[Stored dataset items]
━━━━

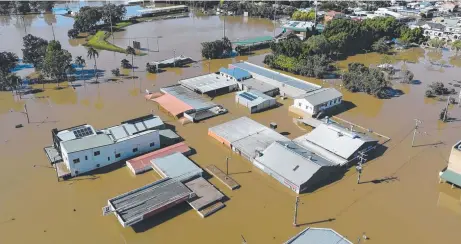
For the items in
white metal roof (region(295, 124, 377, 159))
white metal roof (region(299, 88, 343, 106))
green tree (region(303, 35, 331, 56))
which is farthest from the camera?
green tree (region(303, 35, 331, 56))

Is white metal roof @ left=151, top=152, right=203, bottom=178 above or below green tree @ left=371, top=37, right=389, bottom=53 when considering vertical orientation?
below

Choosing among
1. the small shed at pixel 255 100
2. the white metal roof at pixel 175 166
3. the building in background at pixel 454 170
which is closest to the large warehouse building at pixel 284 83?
the small shed at pixel 255 100

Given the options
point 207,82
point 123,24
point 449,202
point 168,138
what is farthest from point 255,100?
point 123,24

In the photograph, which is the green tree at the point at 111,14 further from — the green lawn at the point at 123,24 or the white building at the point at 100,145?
the white building at the point at 100,145

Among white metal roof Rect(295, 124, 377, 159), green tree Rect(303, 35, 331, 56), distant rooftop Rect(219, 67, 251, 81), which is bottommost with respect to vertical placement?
white metal roof Rect(295, 124, 377, 159)

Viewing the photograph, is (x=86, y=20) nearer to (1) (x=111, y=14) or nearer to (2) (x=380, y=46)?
(1) (x=111, y=14)

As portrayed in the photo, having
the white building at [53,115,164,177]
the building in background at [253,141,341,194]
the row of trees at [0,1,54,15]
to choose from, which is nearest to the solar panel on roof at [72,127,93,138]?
the white building at [53,115,164,177]

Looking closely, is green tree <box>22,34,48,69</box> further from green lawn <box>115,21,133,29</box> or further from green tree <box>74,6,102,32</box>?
green lawn <box>115,21,133,29</box>

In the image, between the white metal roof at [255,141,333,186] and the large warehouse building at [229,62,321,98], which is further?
the large warehouse building at [229,62,321,98]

━━━━

◆ Written exercise: Transcribe only the trailing portion of the entries above: the line that contains "Is white metal" and each line after it.

◆ Exercise answer:
Is white metal roof @ left=151, top=152, right=203, bottom=178 above or below green tree @ left=371, top=37, right=389, bottom=53 when considering vertical orientation?
below

Choosing among
1. the small shed at pixel 255 100
2. the white metal roof at pixel 175 166
3. the building in background at pixel 454 170
which is closest to the large warehouse building at pixel 284 83?
the small shed at pixel 255 100

Given the options
point 207,82
point 123,24
point 449,202
point 168,138
what is farthest from point 255,100?
point 123,24

In the photograph, which is the green tree at the point at 111,14 further from — the green lawn at the point at 123,24 or the white building at the point at 100,145?
the white building at the point at 100,145

Among white metal roof Rect(295, 124, 377, 159), green tree Rect(303, 35, 331, 56), distant rooftop Rect(219, 67, 251, 81), which is bottommost with respect to vertical placement?
white metal roof Rect(295, 124, 377, 159)

Viewing the photograph, is (x=86, y=20) nearer to (1) (x=111, y=14) or nearer to (2) (x=380, y=46)?
(1) (x=111, y=14)

As portrayed in the photo, having
the white building at [53,115,164,177]
the building in background at [253,141,341,194]
the row of trees at [0,1,54,15]
to choose from, which is nearest to the solar panel on roof at [72,127,93,138]?
the white building at [53,115,164,177]

Looking closely, is green tree <box>22,34,48,69</box> further from green lawn <box>115,21,133,29</box> or further from green tree <box>74,6,102,32</box>?
green lawn <box>115,21,133,29</box>

In the image, between the white metal roof at [255,141,333,186] and the large warehouse building at [229,62,321,98], which is further?
the large warehouse building at [229,62,321,98]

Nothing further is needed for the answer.